Additionally, it's easy to forget how small a market countries like Singapore, Hong Kong, or even Australia actually are. The same sampling plan wouldn't really apply compared to the U.S., UK or other major Western countries. So, we really need to be aware of that.

 

Q

What are some key challenges for designing effective surveys in the APAC region? 

 

Q-2

Rie Nagai: One of the major challenges is the difference in sensitive topics in APAC. It might not come across as sensitive in countries like the US or UK, but healthcare projects are a great example. A lot of the survey respondents in Japan or Korea, for example, take such questions quite personally. So, response rates could be a lot lower than you might expect.

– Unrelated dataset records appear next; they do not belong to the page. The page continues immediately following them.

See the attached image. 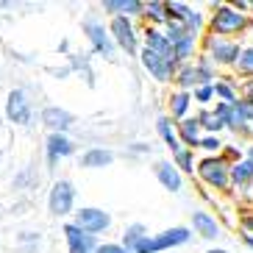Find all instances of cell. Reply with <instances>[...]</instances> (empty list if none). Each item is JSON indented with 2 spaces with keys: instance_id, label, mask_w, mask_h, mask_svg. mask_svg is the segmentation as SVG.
I'll return each instance as SVG.
<instances>
[{
  "instance_id": "obj_1",
  "label": "cell",
  "mask_w": 253,
  "mask_h": 253,
  "mask_svg": "<svg viewBox=\"0 0 253 253\" xmlns=\"http://www.w3.org/2000/svg\"><path fill=\"white\" fill-rule=\"evenodd\" d=\"M211 17H209V37L220 39H237L253 25L248 11H239L234 3H211Z\"/></svg>"
},
{
  "instance_id": "obj_2",
  "label": "cell",
  "mask_w": 253,
  "mask_h": 253,
  "mask_svg": "<svg viewBox=\"0 0 253 253\" xmlns=\"http://www.w3.org/2000/svg\"><path fill=\"white\" fill-rule=\"evenodd\" d=\"M192 239V228L186 225H172V228L162 231L156 237H145L139 245L134 248V253H162V251H170V248H181Z\"/></svg>"
},
{
  "instance_id": "obj_3",
  "label": "cell",
  "mask_w": 253,
  "mask_h": 253,
  "mask_svg": "<svg viewBox=\"0 0 253 253\" xmlns=\"http://www.w3.org/2000/svg\"><path fill=\"white\" fill-rule=\"evenodd\" d=\"M228 167H231V162L223 156V153H220V156H206V159H201V162L195 164V172H198V178H201L206 186L225 192V189L231 186Z\"/></svg>"
},
{
  "instance_id": "obj_4",
  "label": "cell",
  "mask_w": 253,
  "mask_h": 253,
  "mask_svg": "<svg viewBox=\"0 0 253 253\" xmlns=\"http://www.w3.org/2000/svg\"><path fill=\"white\" fill-rule=\"evenodd\" d=\"M242 53V45L237 39H220V37H203V56H206L211 64H220V67H234Z\"/></svg>"
},
{
  "instance_id": "obj_5",
  "label": "cell",
  "mask_w": 253,
  "mask_h": 253,
  "mask_svg": "<svg viewBox=\"0 0 253 253\" xmlns=\"http://www.w3.org/2000/svg\"><path fill=\"white\" fill-rule=\"evenodd\" d=\"M109 34H112L114 47H123L128 56H136V53H139V34H136L134 23H131L128 17H112Z\"/></svg>"
},
{
  "instance_id": "obj_6",
  "label": "cell",
  "mask_w": 253,
  "mask_h": 253,
  "mask_svg": "<svg viewBox=\"0 0 253 253\" xmlns=\"http://www.w3.org/2000/svg\"><path fill=\"white\" fill-rule=\"evenodd\" d=\"M139 59H142V67L148 70L156 81H172L175 78V70H178V61L175 59H167V56H159V53L142 47L139 50Z\"/></svg>"
},
{
  "instance_id": "obj_7",
  "label": "cell",
  "mask_w": 253,
  "mask_h": 253,
  "mask_svg": "<svg viewBox=\"0 0 253 253\" xmlns=\"http://www.w3.org/2000/svg\"><path fill=\"white\" fill-rule=\"evenodd\" d=\"M75 206V186L70 184V181H56V184L50 186V195H47V209H50V214L56 217H64L70 214Z\"/></svg>"
},
{
  "instance_id": "obj_8",
  "label": "cell",
  "mask_w": 253,
  "mask_h": 253,
  "mask_svg": "<svg viewBox=\"0 0 253 253\" xmlns=\"http://www.w3.org/2000/svg\"><path fill=\"white\" fill-rule=\"evenodd\" d=\"M73 225L95 237V234L109 231V225H112V214H109V211H103V209L86 206V209H81V211H75V223Z\"/></svg>"
},
{
  "instance_id": "obj_9",
  "label": "cell",
  "mask_w": 253,
  "mask_h": 253,
  "mask_svg": "<svg viewBox=\"0 0 253 253\" xmlns=\"http://www.w3.org/2000/svg\"><path fill=\"white\" fill-rule=\"evenodd\" d=\"M84 34L89 39V45L95 47V53L106 56V59H112L114 56V42H112V34L106 28L103 23H97V20H86L84 23Z\"/></svg>"
},
{
  "instance_id": "obj_10",
  "label": "cell",
  "mask_w": 253,
  "mask_h": 253,
  "mask_svg": "<svg viewBox=\"0 0 253 253\" xmlns=\"http://www.w3.org/2000/svg\"><path fill=\"white\" fill-rule=\"evenodd\" d=\"M31 114H34V109H31L28 95H25L23 89H11L8 92V97H6V117L11 120V123H17V126H28Z\"/></svg>"
},
{
  "instance_id": "obj_11",
  "label": "cell",
  "mask_w": 253,
  "mask_h": 253,
  "mask_svg": "<svg viewBox=\"0 0 253 253\" xmlns=\"http://www.w3.org/2000/svg\"><path fill=\"white\" fill-rule=\"evenodd\" d=\"M64 237H67L70 253H95V248H97V239L92 234H86V231L75 228L73 223L64 225Z\"/></svg>"
},
{
  "instance_id": "obj_12",
  "label": "cell",
  "mask_w": 253,
  "mask_h": 253,
  "mask_svg": "<svg viewBox=\"0 0 253 253\" xmlns=\"http://www.w3.org/2000/svg\"><path fill=\"white\" fill-rule=\"evenodd\" d=\"M45 153H47V162L56 164L59 159H67L75 153V145L67 134H50L45 142Z\"/></svg>"
},
{
  "instance_id": "obj_13",
  "label": "cell",
  "mask_w": 253,
  "mask_h": 253,
  "mask_svg": "<svg viewBox=\"0 0 253 253\" xmlns=\"http://www.w3.org/2000/svg\"><path fill=\"white\" fill-rule=\"evenodd\" d=\"M42 123L50 128L53 134H64L73 126V114L67 109H61V106H47V109H42Z\"/></svg>"
},
{
  "instance_id": "obj_14",
  "label": "cell",
  "mask_w": 253,
  "mask_h": 253,
  "mask_svg": "<svg viewBox=\"0 0 253 253\" xmlns=\"http://www.w3.org/2000/svg\"><path fill=\"white\" fill-rule=\"evenodd\" d=\"M153 172H156L159 184H162L164 189H170V192H181V189H184V178H181V172L172 167V162H156Z\"/></svg>"
},
{
  "instance_id": "obj_15",
  "label": "cell",
  "mask_w": 253,
  "mask_h": 253,
  "mask_svg": "<svg viewBox=\"0 0 253 253\" xmlns=\"http://www.w3.org/2000/svg\"><path fill=\"white\" fill-rule=\"evenodd\" d=\"M192 231L203 239H217L220 237V223L209 211H192Z\"/></svg>"
},
{
  "instance_id": "obj_16",
  "label": "cell",
  "mask_w": 253,
  "mask_h": 253,
  "mask_svg": "<svg viewBox=\"0 0 253 253\" xmlns=\"http://www.w3.org/2000/svg\"><path fill=\"white\" fill-rule=\"evenodd\" d=\"M175 134H178V142L181 145H186L189 150L198 148V142H201V126H198V120L195 117H186L181 120V123H175Z\"/></svg>"
},
{
  "instance_id": "obj_17",
  "label": "cell",
  "mask_w": 253,
  "mask_h": 253,
  "mask_svg": "<svg viewBox=\"0 0 253 253\" xmlns=\"http://www.w3.org/2000/svg\"><path fill=\"white\" fill-rule=\"evenodd\" d=\"M228 178L234 186H239V189H251L253 186V164L251 162H234L228 167Z\"/></svg>"
},
{
  "instance_id": "obj_18",
  "label": "cell",
  "mask_w": 253,
  "mask_h": 253,
  "mask_svg": "<svg viewBox=\"0 0 253 253\" xmlns=\"http://www.w3.org/2000/svg\"><path fill=\"white\" fill-rule=\"evenodd\" d=\"M112 162H114V153L106 150V148H89L81 156V164L86 170H103V167H109Z\"/></svg>"
},
{
  "instance_id": "obj_19",
  "label": "cell",
  "mask_w": 253,
  "mask_h": 253,
  "mask_svg": "<svg viewBox=\"0 0 253 253\" xmlns=\"http://www.w3.org/2000/svg\"><path fill=\"white\" fill-rule=\"evenodd\" d=\"M103 8L109 11V14L114 17H131L134 14H142V3L139 0H103Z\"/></svg>"
},
{
  "instance_id": "obj_20",
  "label": "cell",
  "mask_w": 253,
  "mask_h": 253,
  "mask_svg": "<svg viewBox=\"0 0 253 253\" xmlns=\"http://www.w3.org/2000/svg\"><path fill=\"white\" fill-rule=\"evenodd\" d=\"M156 131L159 136L164 139V145L175 153V150H181V142H178V134H175V123H170V117H159L156 120Z\"/></svg>"
},
{
  "instance_id": "obj_21",
  "label": "cell",
  "mask_w": 253,
  "mask_h": 253,
  "mask_svg": "<svg viewBox=\"0 0 253 253\" xmlns=\"http://www.w3.org/2000/svg\"><path fill=\"white\" fill-rule=\"evenodd\" d=\"M189 106H192V95H189V92H172L170 95V114L175 120H186V114H189Z\"/></svg>"
},
{
  "instance_id": "obj_22",
  "label": "cell",
  "mask_w": 253,
  "mask_h": 253,
  "mask_svg": "<svg viewBox=\"0 0 253 253\" xmlns=\"http://www.w3.org/2000/svg\"><path fill=\"white\" fill-rule=\"evenodd\" d=\"M145 237H148V225H142V223H131L126 231H123V242H120V245L126 248L128 253H134V248L139 245V242H142Z\"/></svg>"
},
{
  "instance_id": "obj_23",
  "label": "cell",
  "mask_w": 253,
  "mask_h": 253,
  "mask_svg": "<svg viewBox=\"0 0 253 253\" xmlns=\"http://www.w3.org/2000/svg\"><path fill=\"white\" fill-rule=\"evenodd\" d=\"M172 53H175V61L178 64H189L195 53H198V37H184L172 45Z\"/></svg>"
},
{
  "instance_id": "obj_24",
  "label": "cell",
  "mask_w": 253,
  "mask_h": 253,
  "mask_svg": "<svg viewBox=\"0 0 253 253\" xmlns=\"http://www.w3.org/2000/svg\"><path fill=\"white\" fill-rule=\"evenodd\" d=\"M195 164H198V159H195V153L189 148H181V150L172 153V167H175L178 172H189V175H192Z\"/></svg>"
},
{
  "instance_id": "obj_25",
  "label": "cell",
  "mask_w": 253,
  "mask_h": 253,
  "mask_svg": "<svg viewBox=\"0 0 253 253\" xmlns=\"http://www.w3.org/2000/svg\"><path fill=\"white\" fill-rule=\"evenodd\" d=\"M142 17H145V20H150V23H153V28L164 25V23H167V14H164V3H159V0L142 3Z\"/></svg>"
},
{
  "instance_id": "obj_26",
  "label": "cell",
  "mask_w": 253,
  "mask_h": 253,
  "mask_svg": "<svg viewBox=\"0 0 253 253\" xmlns=\"http://www.w3.org/2000/svg\"><path fill=\"white\" fill-rule=\"evenodd\" d=\"M195 120H198V126H201V131L206 128V131H209L211 136H217L220 131H223V123H220V120H217L211 112H201V114H198Z\"/></svg>"
},
{
  "instance_id": "obj_27",
  "label": "cell",
  "mask_w": 253,
  "mask_h": 253,
  "mask_svg": "<svg viewBox=\"0 0 253 253\" xmlns=\"http://www.w3.org/2000/svg\"><path fill=\"white\" fill-rule=\"evenodd\" d=\"M198 148H203L209 153V156H220V153H223V139H220V136H211V134H203L201 136V142H198Z\"/></svg>"
},
{
  "instance_id": "obj_28",
  "label": "cell",
  "mask_w": 253,
  "mask_h": 253,
  "mask_svg": "<svg viewBox=\"0 0 253 253\" xmlns=\"http://www.w3.org/2000/svg\"><path fill=\"white\" fill-rule=\"evenodd\" d=\"M214 97H220V103H234L237 89L231 86V81H214Z\"/></svg>"
},
{
  "instance_id": "obj_29",
  "label": "cell",
  "mask_w": 253,
  "mask_h": 253,
  "mask_svg": "<svg viewBox=\"0 0 253 253\" xmlns=\"http://www.w3.org/2000/svg\"><path fill=\"white\" fill-rule=\"evenodd\" d=\"M234 67H237L239 75H253V47H242V53H239V59Z\"/></svg>"
},
{
  "instance_id": "obj_30",
  "label": "cell",
  "mask_w": 253,
  "mask_h": 253,
  "mask_svg": "<svg viewBox=\"0 0 253 253\" xmlns=\"http://www.w3.org/2000/svg\"><path fill=\"white\" fill-rule=\"evenodd\" d=\"M189 95H192L195 103L206 106V103H211V100H214V84H206V86H195Z\"/></svg>"
},
{
  "instance_id": "obj_31",
  "label": "cell",
  "mask_w": 253,
  "mask_h": 253,
  "mask_svg": "<svg viewBox=\"0 0 253 253\" xmlns=\"http://www.w3.org/2000/svg\"><path fill=\"white\" fill-rule=\"evenodd\" d=\"M95 253H128V251L120 242H103V245L95 248Z\"/></svg>"
},
{
  "instance_id": "obj_32",
  "label": "cell",
  "mask_w": 253,
  "mask_h": 253,
  "mask_svg": "<svg viewBox=\"0 0 253 253\" xmlns=\"http://www.w3.org/2000/svg\"><path fill=\"white\" fill-rule=\"evenodd\" d=\"M242 228H245L248 237H253V211H245V214H242Z\"/></svg>"
},
{
  "instance_id": "obj_33",
  "label": "cell",
  "mask_w": 253,
  "mask_h": 253,
  "mask_svg": "<svg viewBox=\"0 0 253 253\" xmlns=\"http://www.w3.org/2000/svg\"><path fill=\"white\" fill-rule=\"evenodd\" d=\"M242 97H248V100H253V78L245 84V95H242Z\"/></svg>"
},
{
  "instance_id": "obj_34",
  "label": "cell",
  "mask_w": 253,
  "mask_h": 253,
  "mask_svg": "<svg viewBox=\"0 0 253 253\" xmlns=\"http://www.w3.org/2000/svg\"><path fill=\"white\" fill-rule=\"evenodd\" d=\"M245 162H251V164H253V145L245 150Z\"/></svg>"
},
{
  "instance_id": "obj_35",
  "label": "cell",
  "mask_w": 253,
  "mask_h": 253,
  "mask_svg": "<svg viewBox=\"0 0 253 253\" xmlns=\"http://www.w3.org/2000/svg\"><path fill=\"white\" fill-rule=\"evenodd\" d=\"M206 253H228L225 248H211V251H206Z\"/></svg>"
},
{
  "instance_id": "obj_36",
  "label": "cell",
  "mask_w": 253,
  "mask_h": 253,
  "mask_svg": "<svg viewBox=\"0 0 253 253\" xmlns=\"http://www.w3.org/2000/svg\"><path fill=\"white\" fill-rule=\"evenodd\" d=\"M242 239H245V245H248V248H253V237H248V234H245Z\"/></svg>"
},
{
  "instance_id": "obj_37",
  "label": "cell",
  "mask_w": 253,
  "mask_h": 253,
  "mask_svg": "<svg viewBox=\"0 0 253 253\" xmlns=\"http://www.w3.org/2000/svg\"><path fill=\"white\" fill-rule=\"evenodd\" d=\"M248 134H251V136H253V123H251V128H248Z\"/></svg>"
},
{
  "instance_id": "obj_38",
  "label": "cell",
  "mask_w": 253,
  "mask_h": 253,
  "mask_svg": "<svg viewBox=\"0 0 253 253\" xmlns=\"http://www.w3.org/2000/svg\"><path fill=\"white\" fill-rule=\"evenodd\" d=\"M248 8H251V11H253V0H251V3H248Z\"/></svg>"
}]
</instances>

Political questions in countries like China, Hong Kong, Singapore and Taiwan can be very tricky as well. Panel providers can receive a lot of complaints by asking the wrong questions. Certain domains can potentially get banned if the survey includes political content.

Religion is the same, especially in Indonesia and Malaysia, or other predominantly Muslim countries. Alcohol-related content would, for example, be considered insensitive. That type of cultural sensitivity can be challenging for companies not accustomed to these differences.

Jeff Gerken: There are also the national holidays, which vary from those celebrated in the U.S. or UK. For example, Christmas is a relatively minor holiday in APAC, but New Year's celebrations can shut down a country for a week or more.

Internet bandwidth is a big issue as well. When clients ask how they should write their questionnaires, more than 10 minutes is too long. Because most people will be doing these on a mobile device, and with the internet bandwidth variability going from .5 MBs up to 15 MBs within a 10 minute span, long surveys are a problem. You will see a lot of drop off.

Especially in countries like China where a lot of people are on VPNs that go in and out, it's something to really take into consideration when you're writing those surveys. You also have to keep everything mobile friendly because that's how a lot of people access surveys, even if it's not intended to be a mobile survey. 

 

Q

Any thoughts on the various websites that have been banned in China? How does that affect our ability to engage those participants?

 

Q-2

Rie Nagai: Being a communist country, China has banned more than 5,000 websites including Facebook, Twitter, Google, YouTube, and a lot of other very large sites. These sites are not accessible except via VPN, so adding YouTube hosted video to content will no work properly in China. Additionally, the social media and news media usage rates won't be proportional to other market trends.

Jeff Gerken: There are a lot of companies that claim to do sample in APAC, but unfortunately there’s a lot of aggregating going on. There's a lot of sample being pulled off of exchanges, and people and companies that don't really understand where the sample is coming from. And so it's really important that you work with a provider that understands APAC. Otherwise you're going to get this river of sample coming in.

Trying to enable fraud mitigation factors, and trying to figure out what's real and what's not can be really tough. Innovate has done a fantastic job of bringing people like myself and Rie in, who understand the industry and work with in-country providers. We can have a one-on-one conversation with them and our vetting process at Innovate is intense. What we expect from our providers and what we put them through to make sure that what they're giving us is real, and is going to benefit our clients, is exceptionally rigid.